● **Problem requirements**:
Give the entries again, exactly as written.

● **Input**:
********************

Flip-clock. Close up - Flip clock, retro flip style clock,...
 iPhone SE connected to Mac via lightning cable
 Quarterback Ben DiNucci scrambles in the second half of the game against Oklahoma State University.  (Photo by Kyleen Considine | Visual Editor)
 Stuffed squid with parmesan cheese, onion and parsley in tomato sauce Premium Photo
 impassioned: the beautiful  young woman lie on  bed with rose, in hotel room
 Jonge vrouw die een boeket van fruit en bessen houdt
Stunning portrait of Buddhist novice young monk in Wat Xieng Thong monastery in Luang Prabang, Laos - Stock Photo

********************

● **Task output**:
Flip-clock. Close up - Flip clock, retro flip style clock,...
 iPhone SE connected to Mac via lightning cable
 Quarterback Ben DiNucci scrambles in the second half of the game against Oklahoma State University.  (Photo by Kyleen Considine | Visual Editor)
 Stuffed squid with parmesan cheese, onion and parsley in tomato sauce Premium Photo
 impassioned: the beautiful  young woman lie on  bed with rose, in hotel room
 Jonge vrouw die een boeket van fruit en bessen houdt
Stunning portrait of Buddhist novice young monk in Wat Xieng Thong monastery in Luang Prabang, Laos - Stock Photo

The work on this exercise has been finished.